At the inn they served traditional Japanese food which I was very much looking forward to. I remember my first meal in Japan was dinner and consisted of a bowl of miso soup, a bowl full of Japanese soy beans, a small bowl of mixed pickled vegetables followed by a radish salad and a mouth-watering piece of Japanese mackerel. After dinner a big group of foreigners staying at the inn decided to go out drinking and invited me to go with them but I was far too tired for that so I politely declined.

Overall, I’d have to say my first night in Japan was a very pleasant one thanks to the wonderful hospitality of the Japanese people I had made contact with on my first day.
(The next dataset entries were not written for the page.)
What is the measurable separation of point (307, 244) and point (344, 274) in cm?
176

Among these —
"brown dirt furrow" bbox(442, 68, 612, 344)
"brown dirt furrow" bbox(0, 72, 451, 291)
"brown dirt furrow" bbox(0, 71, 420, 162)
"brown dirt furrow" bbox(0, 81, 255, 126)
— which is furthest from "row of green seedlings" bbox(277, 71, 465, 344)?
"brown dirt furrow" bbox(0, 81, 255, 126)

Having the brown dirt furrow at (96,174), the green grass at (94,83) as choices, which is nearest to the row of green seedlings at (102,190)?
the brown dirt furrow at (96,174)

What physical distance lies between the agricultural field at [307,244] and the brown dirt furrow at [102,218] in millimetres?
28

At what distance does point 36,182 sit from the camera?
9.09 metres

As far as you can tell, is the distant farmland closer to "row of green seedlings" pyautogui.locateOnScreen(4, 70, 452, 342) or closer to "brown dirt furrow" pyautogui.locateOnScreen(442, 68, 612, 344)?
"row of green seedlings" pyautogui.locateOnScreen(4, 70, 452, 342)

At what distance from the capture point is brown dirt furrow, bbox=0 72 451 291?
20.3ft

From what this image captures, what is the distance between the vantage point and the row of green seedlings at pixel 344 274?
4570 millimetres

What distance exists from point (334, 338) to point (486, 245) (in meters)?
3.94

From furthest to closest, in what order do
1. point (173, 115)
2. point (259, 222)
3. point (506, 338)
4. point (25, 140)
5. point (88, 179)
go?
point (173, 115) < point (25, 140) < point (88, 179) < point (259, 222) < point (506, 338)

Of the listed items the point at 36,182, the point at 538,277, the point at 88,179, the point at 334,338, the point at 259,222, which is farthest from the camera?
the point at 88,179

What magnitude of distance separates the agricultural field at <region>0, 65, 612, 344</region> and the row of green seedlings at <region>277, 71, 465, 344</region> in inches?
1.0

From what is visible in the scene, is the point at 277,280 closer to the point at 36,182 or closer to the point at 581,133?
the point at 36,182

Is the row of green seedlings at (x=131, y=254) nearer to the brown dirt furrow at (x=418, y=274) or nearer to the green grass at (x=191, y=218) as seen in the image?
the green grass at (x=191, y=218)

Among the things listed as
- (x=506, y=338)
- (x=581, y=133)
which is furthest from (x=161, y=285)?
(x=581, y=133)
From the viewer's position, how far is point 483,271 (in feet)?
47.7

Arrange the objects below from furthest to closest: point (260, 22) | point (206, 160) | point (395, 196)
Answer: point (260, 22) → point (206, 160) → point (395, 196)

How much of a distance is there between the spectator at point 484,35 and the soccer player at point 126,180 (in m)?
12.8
Yes , there was mild culture shock but my exuberance about actually being in Japan far outweighed any negative feelings I initially had and I would have to say I adjusted very well after that.

 

PART 2: Vocabulary

NOUNS

culture shock: the feeling of disorientation experienced by someone who is suddenly subjected to an unfamiliar culture, way of life or set of attitudes.

 exuberance: the quality of being full of energy, excitement, and cheerfulness; ebullience.

 homesickness: the feeling of being uncomfortable and anxious about being in a new unfamiliar place.

hospitality: the friendly and generous reception and entertainment of guests, visitors, or strangers.

inn: small hotel that usually also provides food and drink.

maze: an area in which you can get easily lost because there are so many similar streets or passages

 

ADJECTIVES

customary: according to the customs or usual practices associated with a particular society, place, or set of circumstances.

 insulting: disrespectful or scornfully abusive

 gleeful: really happy

 homesick: a person who feels anxious and uncomfortable about being away from their familiar surroundings, especially when travelling abroad to a new culture.

 hospitable: friendly and welcoming to strangers or guests.

 spotless: absolutely clean or pure; immaculate.

 

VERBS

adjust: to change or modify

Anticipate: ( something ) regard as probable; expect or predict.

await: (of a person) wait for (an event).

blur: to make or become unclear or less distinct.

insult: ( someone ) speak to or treat with disrespect or scornful abuse.

overwhelmed ( by something ): To be mentally defeated or crushed by a situation.

lug: carry or drag (a heavy or bulky object) with great effort.

  

ADVERBS

gleefully: exuberantly or triumphantly joyful.

spotlessly: perfectly clean, ultraclean, pristine, immaculate, shining, shiny, gleaming, spick and span

 

IDIOMS

a change is as good as a holiday: you can get as much good from changing the work you do as from having a rest.

mouth-watering: smelling, looking, or sounding delicious

time for a change: an expression announcing a decision to make a change.